The doughnut didn't look any different from this position, a glowing ring surrounding the grey pressure membrane. Marcus put one foot over the edge of the exotic matter, and jumped.

He fell clean through the pressure membrane. There was no gravity field in the wormhole, although every movement suddenly became very sluggish. To his waving limbs it felt as if he was immersed in some kind of fluid, though his sensor block reported a perfect vacuum.

The wormhole wall was insubstantial, difficult to see in the meagre backscatter of light from the pressure membrane. Five narrow lines of yellow light materialized, spaced equidistantly around the wall. They stretched from the rim of the pressure membrane up to a vanishing point some indefinable distance away.

Nothing else happened. Marcus drifted until he reached the wall, which his hand adhered to as though the entire surface was one giant stikpad. He crawled his way back to the pressure membrane. When he stuck his hand through, there was no resistance. He pushed his head out.

There was no visible difference to the chamber outside. He datavised his communication block to search for a signal. It told him there was only the band from one of the relay blocks in the stairwells. No time had passed.

He withdrew back into the wormhole. Surely the xenocs hadn't expected to crawl along the entire length? In any case, the other end would be thirteen thousand years ago. Marcus retrieved the xenoc activation code from his neural nanonics, and datavised it.

The lines of light turned blue.

He quickly datavised the deactivation code, and the lines reverted to yellow. This time when he emerged out into the portal chamber there was no signal at all.

•   •   •

«That was ten hours ago,» Marcus told his crew. «I climbed out and walked back to the ship. I passed you on the way, Karl.»

«Holy shit,» Roman muttered. «A time machine.»

«How long was the wormhole active for?» Katherine asked.

«A couple of seconds, that's all.»

«Ten hours in two seconds.» She paused, loading sums into her neural nanonics. «That's a year in thirty minutes. Actually, that's not so fast. Not if they were intending to travel a couple of thousand years into the future.»

«You're complaining about it?» Roman asked.

«Maybe it speeds up the further you go through it,» Schutz suggested. «Or more likely we need the correct access codes to vary its speed.»

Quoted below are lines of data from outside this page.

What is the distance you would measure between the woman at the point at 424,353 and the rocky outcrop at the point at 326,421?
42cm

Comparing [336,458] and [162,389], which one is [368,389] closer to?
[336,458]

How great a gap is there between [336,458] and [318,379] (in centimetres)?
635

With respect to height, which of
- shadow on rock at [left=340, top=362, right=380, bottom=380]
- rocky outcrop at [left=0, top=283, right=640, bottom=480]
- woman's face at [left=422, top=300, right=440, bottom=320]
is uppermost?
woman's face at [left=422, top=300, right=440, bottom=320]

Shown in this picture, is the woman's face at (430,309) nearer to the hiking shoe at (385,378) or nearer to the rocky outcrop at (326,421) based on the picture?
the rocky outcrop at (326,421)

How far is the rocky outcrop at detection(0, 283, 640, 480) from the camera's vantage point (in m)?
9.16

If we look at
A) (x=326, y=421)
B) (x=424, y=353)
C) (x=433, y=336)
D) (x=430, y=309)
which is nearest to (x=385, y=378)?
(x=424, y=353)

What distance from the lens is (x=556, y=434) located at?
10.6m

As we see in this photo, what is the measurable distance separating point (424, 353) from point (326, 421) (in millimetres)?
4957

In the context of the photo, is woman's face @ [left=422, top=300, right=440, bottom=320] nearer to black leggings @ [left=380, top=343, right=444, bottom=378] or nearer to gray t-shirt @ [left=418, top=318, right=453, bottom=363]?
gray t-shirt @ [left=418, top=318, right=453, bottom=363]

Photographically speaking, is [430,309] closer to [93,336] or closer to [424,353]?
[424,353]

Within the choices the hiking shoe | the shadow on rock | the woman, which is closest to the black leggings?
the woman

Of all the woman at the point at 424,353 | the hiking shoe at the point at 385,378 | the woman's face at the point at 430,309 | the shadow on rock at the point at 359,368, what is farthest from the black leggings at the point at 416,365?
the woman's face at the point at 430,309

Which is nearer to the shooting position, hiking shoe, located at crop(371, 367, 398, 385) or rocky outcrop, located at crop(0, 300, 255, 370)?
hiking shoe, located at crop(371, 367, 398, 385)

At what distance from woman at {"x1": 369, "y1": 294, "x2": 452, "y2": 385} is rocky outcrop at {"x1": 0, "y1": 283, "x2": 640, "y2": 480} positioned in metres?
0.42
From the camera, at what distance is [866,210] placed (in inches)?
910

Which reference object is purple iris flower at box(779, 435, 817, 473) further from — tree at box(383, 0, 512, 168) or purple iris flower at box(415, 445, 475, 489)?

«Whatever,» Marcus said. He datavised the flight computer and blew the tether bolts which were holding Lady Mac to the wreckage. «I want flight-readiness status, people, please.»

«What about Jorge and the others?» Karl asked.

«They only come back on board under our terms,» Marcus said. «No weapons, and they go straight into zero-tau. We can hand them over to Tranquillity's serjeants as soon as we get home.» Purple course vectors were rising into his mind. He fired the manoeuvring thrusters, easing Lady Mac clear of the xenoc shell.

•   •   •

Jorge saw the sparkle of bright dust as the explosive bolts fired. He scanned his sensor collar round until he found the tethers, narrow grey serpents flexing against the speckled backdrop of drab orange particles. It didn't bother him unduly. Then the small thrusters ringing the starship's equator fired, pouring out translucent amber plumes of gas.

«Katherine, what do you think you're doing?» he datavised.

«Following my orders,» Marcus replied. «She's helping to prep the ship for a jump. Is that a problem for you?»

Jorge watched the starship receding, an absurdly stately movement for an artifact that big. His respirator tube seemed to have stopped supplying fresh oxygen, paralysing every muscle. «Calvert. How?» he managed to datavise.

«I might tell you some time. Right now, there are a lot of conditions you have to agree to before I allow you back on board.»